Dipartimento di Medicina Diagnostica, Clinica e di Sanità Pubblica, Università di Modena e Reggio Emilia (Unimore), 41125 Modena, Italy.
Microb Pathog. 2013 Jun-Jul;59-60:42-7. doi: 10.1016/j.micpath.2013.04.002. Epub 2013 Apr 13.
By screening a whole-genome λ-display library of Streptococcus pneumoniae, we have previously identified a novel surface protein, named Spr1875, that exhibited immunogenic properties and was closely related to pneumococcal virulence. In the present study, we investigated the role of the Spr1875 antigen in the interaction of S. pneumoniae with microglia, the resident brain macrophages. By using an in vitro infection model, the BV2 microglial cell line was challenged with the S. pneumoniae strain DP1004 and its isogenic spr1875-deleted mutant (Δspr1875). Both strains were phagocytosed by microglia efficiently and to a similar extent; however, the DP1004 strain was more resistant than the Δspr1875 mutant to the intracellular killing, as assessed by antibiotic protection and phagosome maturation assays. Moreover, significant differences between the two strains were also observed in terms of susceptibility to microglia-mediated killing. Taken together, these results indicate that S. pneumoniae-microglial cell interplay is influenced by the presence of Spr1875, suggesting that this protein may play a role in the pathogenesis of pneumococcal meningitis.

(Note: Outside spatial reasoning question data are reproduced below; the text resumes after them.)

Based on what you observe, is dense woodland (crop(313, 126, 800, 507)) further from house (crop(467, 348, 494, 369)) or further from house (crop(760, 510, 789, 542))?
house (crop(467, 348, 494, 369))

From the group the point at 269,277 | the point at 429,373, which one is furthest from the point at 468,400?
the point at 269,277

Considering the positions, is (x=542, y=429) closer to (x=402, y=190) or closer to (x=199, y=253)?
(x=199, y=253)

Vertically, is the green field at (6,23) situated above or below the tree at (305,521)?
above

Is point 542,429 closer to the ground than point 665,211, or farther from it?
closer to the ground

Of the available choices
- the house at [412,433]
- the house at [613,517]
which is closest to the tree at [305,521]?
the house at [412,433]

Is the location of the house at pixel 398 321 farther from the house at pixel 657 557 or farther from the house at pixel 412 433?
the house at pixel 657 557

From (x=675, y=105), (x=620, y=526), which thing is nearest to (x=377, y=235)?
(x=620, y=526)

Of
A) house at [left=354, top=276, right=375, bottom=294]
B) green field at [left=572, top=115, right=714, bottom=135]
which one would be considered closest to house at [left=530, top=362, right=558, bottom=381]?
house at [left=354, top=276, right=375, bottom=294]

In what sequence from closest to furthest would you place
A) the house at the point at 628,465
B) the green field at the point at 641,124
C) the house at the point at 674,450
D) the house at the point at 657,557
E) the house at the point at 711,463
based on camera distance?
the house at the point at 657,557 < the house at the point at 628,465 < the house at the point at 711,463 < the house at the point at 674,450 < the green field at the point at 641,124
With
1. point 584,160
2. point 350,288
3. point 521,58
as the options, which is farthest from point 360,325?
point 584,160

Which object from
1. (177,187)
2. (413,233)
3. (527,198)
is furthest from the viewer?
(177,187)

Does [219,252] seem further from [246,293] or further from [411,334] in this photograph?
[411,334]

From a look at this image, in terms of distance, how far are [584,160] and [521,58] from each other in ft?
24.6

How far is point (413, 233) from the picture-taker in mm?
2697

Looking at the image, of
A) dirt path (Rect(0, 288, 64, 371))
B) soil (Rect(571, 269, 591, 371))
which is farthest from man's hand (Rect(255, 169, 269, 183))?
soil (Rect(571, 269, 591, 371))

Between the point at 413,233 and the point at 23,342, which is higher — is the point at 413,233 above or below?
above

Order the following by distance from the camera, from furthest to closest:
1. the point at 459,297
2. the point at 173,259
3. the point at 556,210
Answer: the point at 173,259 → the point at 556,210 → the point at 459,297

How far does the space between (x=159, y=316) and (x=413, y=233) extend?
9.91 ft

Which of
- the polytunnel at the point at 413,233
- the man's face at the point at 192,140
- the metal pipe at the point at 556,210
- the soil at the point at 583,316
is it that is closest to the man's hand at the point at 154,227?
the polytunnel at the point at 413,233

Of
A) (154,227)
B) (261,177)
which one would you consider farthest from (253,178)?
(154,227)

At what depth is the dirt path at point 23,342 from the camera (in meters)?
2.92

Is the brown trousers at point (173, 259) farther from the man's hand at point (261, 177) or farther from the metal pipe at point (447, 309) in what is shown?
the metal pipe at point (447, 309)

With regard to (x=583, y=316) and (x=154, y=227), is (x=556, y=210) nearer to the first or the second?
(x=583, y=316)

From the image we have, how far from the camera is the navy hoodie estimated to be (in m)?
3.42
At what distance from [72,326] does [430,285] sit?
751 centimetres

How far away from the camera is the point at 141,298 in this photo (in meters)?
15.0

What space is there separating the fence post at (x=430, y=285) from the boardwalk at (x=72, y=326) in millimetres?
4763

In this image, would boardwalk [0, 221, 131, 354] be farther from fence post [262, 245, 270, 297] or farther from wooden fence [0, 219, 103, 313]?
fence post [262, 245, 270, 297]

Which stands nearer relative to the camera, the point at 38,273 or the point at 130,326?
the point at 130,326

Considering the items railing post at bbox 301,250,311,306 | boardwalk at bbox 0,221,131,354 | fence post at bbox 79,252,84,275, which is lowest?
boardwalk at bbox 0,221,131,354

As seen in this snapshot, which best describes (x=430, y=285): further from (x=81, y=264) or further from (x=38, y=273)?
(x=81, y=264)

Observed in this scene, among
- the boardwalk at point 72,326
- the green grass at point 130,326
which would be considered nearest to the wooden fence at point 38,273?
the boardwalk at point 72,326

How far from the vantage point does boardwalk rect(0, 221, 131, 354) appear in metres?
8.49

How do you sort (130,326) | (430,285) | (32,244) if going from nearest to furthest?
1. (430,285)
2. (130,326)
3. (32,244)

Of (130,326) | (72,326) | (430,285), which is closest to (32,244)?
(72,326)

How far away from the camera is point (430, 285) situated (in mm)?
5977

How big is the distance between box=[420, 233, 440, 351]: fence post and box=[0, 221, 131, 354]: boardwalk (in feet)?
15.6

通过对肺炎链球菌全基因组 λ 展示文库进行筛选,我们先前鉴定出一种新型表面蛋白,命名为 Spr1875,该蛋白具有免疫原性,与肺炎链球菌的毒力密切相关。在本研究中,我们研究了 Spr1875 抗原在肺炎链球菌与脑内常驻巨噬细胞小神经胶质细胞相互作用中的作用。通过使用体外感染模型,用肺炎链球菌 DP1004 株及其同源缺失突变株(Δspr1875)感染 BV2 小神经胶质细胞系。两种菌株均被小神经胶质细胞有效吞噬,且吞噬程度相似;然而,与Δspr1875 突变株相比,DP1004 株对细胞内杀伤的抵抗力更强,这通过抗生素保护和吞噬体成熟测定来评估。此外,两种菌株在易感性方面也存在显著差异,小神经胶质细胞介导的杀伤。综上所述,这些结果表明肺炎链球菌-小神经胶质细胞相互作用受 Spr1875 的影响,提示该蛋白可能在肺炎球菌性脑膜炎的发病机制中发挥作用。